We fit a quadratic model of four primary sources of variability described by the stellar labels of effective temperature, surface gravity, metallacity, and alpha-enrichment to the flux of spectra from the Gaia-RVS-like ARGOS survey. We find that models capture 85% of variance in the ARGOS spectra and that the largest residuals are concentrated around the calcium lines, as confirmed by a principal component analysis. This result likely marks departures from the completeness of the 1D-LTE label assumption.

Example of ARGOS spectrum and its four-label model with prominent absorption features labeled. Data in pink with model over-plotted with blue dashed line. Residuals in black and noise threshold plotted with grey dashed line.

Using the same four-label model with the Gaia-RVS-like RAVE-on Catalog, we check to see if we can infer measured Si, O, Ca, Ni, and Al abundances and find that we can. Running the same test with the higher-resolution APOGEE survey, we find that a measurement uncertainty of <0.03 dex is required to capture additional information from these elements. Thus, a four-label model is sufficient in describing chemical abundance variance for SNR < 200 in Gaia-RVS spectra. Read the paper here.

The results for the test set of abundances from the RAVE survey. Each panel shows the r-squared goodness of fit metric of the model, the bias, and the rms difference of the (Reference-Inferred) abundance. The mean error is also included at bottom. The prediction is to within the error reported on the reference individual abundance labels, meaning four labels are sufficient to describe the full set of abundances to this precision.

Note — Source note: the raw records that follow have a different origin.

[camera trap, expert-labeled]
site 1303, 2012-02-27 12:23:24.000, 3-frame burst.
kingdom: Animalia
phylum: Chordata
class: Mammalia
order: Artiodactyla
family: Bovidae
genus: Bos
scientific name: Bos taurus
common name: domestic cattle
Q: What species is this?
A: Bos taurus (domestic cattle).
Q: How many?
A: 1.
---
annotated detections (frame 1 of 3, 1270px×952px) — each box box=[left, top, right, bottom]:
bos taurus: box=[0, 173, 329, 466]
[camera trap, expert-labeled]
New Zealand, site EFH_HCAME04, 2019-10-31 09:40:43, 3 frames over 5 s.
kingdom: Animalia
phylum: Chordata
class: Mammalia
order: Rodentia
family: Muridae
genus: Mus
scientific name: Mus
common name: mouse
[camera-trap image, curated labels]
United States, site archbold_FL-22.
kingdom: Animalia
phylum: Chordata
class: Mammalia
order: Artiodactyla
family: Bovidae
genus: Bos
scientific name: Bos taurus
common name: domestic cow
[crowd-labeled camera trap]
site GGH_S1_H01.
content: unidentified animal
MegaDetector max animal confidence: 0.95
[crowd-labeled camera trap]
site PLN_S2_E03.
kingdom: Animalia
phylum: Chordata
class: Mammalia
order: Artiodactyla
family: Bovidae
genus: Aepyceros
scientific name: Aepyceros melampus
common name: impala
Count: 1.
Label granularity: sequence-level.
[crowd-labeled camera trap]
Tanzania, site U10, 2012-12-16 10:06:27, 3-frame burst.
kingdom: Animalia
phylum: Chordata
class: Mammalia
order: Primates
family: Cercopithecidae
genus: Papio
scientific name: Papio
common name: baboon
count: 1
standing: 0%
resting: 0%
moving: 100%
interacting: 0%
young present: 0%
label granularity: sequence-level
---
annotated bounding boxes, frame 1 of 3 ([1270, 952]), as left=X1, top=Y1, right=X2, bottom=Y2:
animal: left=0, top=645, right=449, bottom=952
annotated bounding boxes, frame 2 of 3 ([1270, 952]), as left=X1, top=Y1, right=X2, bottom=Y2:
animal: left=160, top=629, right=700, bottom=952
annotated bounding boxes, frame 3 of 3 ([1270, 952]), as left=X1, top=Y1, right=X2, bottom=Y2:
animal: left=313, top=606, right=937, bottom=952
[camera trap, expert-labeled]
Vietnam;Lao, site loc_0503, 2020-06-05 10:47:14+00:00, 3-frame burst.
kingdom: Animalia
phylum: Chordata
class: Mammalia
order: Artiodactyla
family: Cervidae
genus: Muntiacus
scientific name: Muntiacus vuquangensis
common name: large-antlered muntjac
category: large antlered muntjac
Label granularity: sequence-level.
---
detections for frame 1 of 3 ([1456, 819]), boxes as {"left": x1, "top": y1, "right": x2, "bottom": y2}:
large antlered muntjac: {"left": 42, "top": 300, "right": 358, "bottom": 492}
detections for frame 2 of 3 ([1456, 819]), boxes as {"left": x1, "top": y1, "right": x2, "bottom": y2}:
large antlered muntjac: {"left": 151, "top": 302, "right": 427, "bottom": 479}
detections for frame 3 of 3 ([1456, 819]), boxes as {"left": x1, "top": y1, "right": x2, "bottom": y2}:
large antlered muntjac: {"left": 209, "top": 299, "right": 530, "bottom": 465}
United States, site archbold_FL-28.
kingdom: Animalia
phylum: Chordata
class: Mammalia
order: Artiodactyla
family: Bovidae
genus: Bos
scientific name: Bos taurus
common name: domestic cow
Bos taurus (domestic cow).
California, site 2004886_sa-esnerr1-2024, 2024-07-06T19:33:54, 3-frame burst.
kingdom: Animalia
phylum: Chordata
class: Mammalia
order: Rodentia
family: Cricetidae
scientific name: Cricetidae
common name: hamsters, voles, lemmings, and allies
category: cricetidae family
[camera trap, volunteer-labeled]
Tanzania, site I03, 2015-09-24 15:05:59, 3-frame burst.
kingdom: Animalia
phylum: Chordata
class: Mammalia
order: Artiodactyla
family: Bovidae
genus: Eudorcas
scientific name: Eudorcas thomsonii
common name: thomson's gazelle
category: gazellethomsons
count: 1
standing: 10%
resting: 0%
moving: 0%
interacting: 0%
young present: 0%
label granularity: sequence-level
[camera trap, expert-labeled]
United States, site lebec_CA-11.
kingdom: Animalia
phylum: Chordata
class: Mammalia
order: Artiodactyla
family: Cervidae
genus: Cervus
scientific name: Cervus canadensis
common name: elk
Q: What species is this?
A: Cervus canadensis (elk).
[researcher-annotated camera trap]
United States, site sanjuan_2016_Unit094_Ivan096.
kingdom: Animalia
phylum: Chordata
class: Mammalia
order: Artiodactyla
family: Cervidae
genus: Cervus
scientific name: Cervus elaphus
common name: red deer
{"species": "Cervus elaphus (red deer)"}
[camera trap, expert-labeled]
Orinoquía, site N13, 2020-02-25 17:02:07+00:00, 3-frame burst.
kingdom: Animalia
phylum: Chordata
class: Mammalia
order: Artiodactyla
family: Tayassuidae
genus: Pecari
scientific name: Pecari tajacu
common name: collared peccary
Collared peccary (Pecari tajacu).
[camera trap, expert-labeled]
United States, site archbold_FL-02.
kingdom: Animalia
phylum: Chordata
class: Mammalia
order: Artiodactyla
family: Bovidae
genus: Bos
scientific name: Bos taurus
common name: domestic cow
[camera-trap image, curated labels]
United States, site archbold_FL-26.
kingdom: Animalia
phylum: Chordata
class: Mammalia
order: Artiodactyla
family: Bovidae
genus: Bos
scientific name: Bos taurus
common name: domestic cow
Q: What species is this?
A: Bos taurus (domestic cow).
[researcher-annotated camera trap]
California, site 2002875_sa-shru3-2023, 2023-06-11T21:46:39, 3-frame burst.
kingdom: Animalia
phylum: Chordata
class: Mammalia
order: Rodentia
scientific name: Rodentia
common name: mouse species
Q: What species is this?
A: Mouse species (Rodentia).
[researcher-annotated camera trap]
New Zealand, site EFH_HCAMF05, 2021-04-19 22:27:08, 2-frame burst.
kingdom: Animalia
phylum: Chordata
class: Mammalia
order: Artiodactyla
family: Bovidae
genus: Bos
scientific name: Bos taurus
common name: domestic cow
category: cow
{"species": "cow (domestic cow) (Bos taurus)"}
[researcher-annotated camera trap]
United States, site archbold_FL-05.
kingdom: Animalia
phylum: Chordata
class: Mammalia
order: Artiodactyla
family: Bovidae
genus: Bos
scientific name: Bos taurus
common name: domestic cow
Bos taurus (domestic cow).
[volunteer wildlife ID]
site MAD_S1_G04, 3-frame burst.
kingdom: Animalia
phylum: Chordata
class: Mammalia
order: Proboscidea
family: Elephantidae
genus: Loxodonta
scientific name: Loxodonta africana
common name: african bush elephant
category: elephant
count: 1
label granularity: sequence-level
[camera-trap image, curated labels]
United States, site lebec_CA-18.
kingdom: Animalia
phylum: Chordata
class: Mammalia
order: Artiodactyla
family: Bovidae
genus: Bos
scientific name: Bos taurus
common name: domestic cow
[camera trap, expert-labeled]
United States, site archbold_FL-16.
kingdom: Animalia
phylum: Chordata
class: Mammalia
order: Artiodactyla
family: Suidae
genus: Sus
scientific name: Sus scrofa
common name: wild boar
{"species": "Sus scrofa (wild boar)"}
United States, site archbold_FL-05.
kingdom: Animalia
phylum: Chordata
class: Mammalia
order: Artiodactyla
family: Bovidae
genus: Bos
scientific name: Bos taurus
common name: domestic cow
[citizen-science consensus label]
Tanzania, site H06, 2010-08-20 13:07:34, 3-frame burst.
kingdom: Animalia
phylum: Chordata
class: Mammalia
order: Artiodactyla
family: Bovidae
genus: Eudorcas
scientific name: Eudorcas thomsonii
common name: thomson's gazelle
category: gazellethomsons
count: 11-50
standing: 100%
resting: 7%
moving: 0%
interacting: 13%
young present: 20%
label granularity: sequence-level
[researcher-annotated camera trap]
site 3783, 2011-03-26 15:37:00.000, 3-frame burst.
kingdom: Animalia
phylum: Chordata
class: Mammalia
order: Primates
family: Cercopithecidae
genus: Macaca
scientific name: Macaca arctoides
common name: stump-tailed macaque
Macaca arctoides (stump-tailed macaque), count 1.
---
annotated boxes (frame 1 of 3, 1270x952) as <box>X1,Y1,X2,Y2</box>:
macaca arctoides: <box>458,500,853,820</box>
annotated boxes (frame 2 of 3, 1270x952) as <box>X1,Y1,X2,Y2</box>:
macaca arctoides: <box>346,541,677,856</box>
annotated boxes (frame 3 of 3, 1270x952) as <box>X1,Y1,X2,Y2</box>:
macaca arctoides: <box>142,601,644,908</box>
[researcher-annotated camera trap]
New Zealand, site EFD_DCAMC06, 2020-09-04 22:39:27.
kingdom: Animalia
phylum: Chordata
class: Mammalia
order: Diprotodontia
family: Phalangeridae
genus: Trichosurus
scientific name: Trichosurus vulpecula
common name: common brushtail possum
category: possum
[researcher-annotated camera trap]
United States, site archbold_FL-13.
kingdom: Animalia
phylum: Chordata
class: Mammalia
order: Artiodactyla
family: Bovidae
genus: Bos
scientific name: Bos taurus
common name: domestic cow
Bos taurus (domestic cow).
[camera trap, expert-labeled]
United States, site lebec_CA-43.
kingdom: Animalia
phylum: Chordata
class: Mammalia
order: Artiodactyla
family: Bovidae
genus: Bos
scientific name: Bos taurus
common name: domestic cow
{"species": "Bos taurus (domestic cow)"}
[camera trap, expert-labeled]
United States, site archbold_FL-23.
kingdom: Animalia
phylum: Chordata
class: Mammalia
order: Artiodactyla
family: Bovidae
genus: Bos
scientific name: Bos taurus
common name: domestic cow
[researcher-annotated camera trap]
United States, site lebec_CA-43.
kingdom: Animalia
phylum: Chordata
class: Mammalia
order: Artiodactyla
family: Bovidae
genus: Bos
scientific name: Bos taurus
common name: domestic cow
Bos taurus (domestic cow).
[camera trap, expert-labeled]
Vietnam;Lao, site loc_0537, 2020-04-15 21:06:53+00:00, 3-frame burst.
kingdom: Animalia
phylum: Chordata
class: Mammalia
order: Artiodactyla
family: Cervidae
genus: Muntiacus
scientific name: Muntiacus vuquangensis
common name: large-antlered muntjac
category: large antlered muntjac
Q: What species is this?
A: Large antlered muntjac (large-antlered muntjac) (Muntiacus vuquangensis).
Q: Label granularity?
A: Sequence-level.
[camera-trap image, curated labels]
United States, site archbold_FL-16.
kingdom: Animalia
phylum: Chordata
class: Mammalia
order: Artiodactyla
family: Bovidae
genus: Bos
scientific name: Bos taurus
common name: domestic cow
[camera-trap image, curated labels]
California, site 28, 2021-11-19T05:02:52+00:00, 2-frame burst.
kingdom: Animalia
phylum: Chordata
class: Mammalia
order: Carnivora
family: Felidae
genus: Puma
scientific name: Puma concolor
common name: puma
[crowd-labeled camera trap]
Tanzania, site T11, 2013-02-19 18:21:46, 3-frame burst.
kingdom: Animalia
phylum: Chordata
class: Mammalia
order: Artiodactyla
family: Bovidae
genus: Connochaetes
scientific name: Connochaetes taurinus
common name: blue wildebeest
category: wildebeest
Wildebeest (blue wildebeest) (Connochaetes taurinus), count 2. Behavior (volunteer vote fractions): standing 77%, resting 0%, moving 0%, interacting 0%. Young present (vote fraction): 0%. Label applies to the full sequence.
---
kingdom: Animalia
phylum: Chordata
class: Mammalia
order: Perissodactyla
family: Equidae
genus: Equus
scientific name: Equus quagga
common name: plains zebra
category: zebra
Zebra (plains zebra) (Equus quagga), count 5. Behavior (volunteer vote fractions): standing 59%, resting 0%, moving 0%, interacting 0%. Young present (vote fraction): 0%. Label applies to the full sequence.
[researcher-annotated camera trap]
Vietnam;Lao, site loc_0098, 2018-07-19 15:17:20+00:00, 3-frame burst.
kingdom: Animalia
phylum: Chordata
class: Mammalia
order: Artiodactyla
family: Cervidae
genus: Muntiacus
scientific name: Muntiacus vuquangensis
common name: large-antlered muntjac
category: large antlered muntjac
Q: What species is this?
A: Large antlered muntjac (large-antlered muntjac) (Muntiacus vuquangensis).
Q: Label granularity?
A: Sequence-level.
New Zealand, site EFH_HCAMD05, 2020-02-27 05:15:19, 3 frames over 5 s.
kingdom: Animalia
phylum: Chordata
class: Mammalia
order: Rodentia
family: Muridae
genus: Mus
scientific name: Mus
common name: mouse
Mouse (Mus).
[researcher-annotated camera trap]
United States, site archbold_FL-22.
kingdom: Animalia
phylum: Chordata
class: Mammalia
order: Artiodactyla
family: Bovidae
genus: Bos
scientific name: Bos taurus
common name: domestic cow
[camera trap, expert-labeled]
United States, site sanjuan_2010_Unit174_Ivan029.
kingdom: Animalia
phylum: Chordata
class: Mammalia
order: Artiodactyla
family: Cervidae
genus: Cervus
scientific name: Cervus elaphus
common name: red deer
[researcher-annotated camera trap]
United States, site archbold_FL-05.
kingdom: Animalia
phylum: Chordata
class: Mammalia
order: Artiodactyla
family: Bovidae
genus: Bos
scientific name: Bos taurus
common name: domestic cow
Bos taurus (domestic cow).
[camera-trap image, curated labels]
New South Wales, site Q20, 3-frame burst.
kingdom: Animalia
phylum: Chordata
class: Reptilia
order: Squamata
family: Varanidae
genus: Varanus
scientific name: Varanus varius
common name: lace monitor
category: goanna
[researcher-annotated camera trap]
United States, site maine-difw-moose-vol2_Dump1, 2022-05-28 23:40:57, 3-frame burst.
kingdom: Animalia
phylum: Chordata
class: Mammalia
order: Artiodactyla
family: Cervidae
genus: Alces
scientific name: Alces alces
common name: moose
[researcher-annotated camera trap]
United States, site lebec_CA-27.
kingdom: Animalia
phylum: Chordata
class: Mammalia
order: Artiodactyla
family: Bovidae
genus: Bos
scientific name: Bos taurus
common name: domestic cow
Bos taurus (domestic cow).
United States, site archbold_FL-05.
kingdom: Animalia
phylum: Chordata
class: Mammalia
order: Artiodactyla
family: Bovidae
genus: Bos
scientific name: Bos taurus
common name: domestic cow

Did we find the first transiting hot Saturn candidate in an open cluster? (No)

As part of my senior thesis, I worked with Professor Andrew Vanderburg, Dr. Dave Latham, Dr. Sam Quinn, and Allyson Bieryla to test techniques for improving planet candidate validation in star-crowded fields of the K2 mission. This was done to prepare for the issues forseen with the large pixels of the TESS mission.

In this process, we discovered K2-308b, a hot saturn-sized planet thought to be associated with the 1-Gyr-old open cluster NGC 1817. Planets found in open clusters are extremely valuable since the age of the host star is easily determined and thus helps us constrain timescales for various planet formation and evolution scenarios. While we ultimately find that the planet's star is a field star incorrectly presumed to be a cluster member using Gaia DR2 astrometry, we note that a technique tested in my senior thesis, seeing-limited photometry, is a useful method for planet candidate validation, particularly in crowded fields. Read the paper here.

K2-308 in RA/Dec space (left), proper-motion space (middle), and on a color-magnitude diagram (right). From the Gaia DR2 proper motion measurements alone, we see this star is sadly not associated with NGC 1817.

I would be remiss if I did not mention the other research I was fortunate enough to have engaged in as an undergraduate and high-school student.

The summers after my first and sophomore year were spent at the Maria Mitchell Observatory (MMO) and NASA Ames as an REU Intern. At MMO, I worked with Professor John Salzer to detect ahd tabulate point-sources of H-alpha emission serendipitously found in images from the 2.1m WIYN telescope. Read the associated paper here.

The following summer, at Ames, I worked with Joe Catanzarite and Prof. Natalie Batalha to calculate the occurrence rate of hot Jupiters incorporating observational reliability. I found a 10% lower rate than what was reported in prior literature. You can read my AAS abstract and and watch my REU "lightning talk" (22:11).

In high school, I conducted observations and analyses of exoplanet transits in the Advanced Astronomy Camp, the UC COSMOS Program at UC Davis, and with Professor Kerri Cahoy at MIT.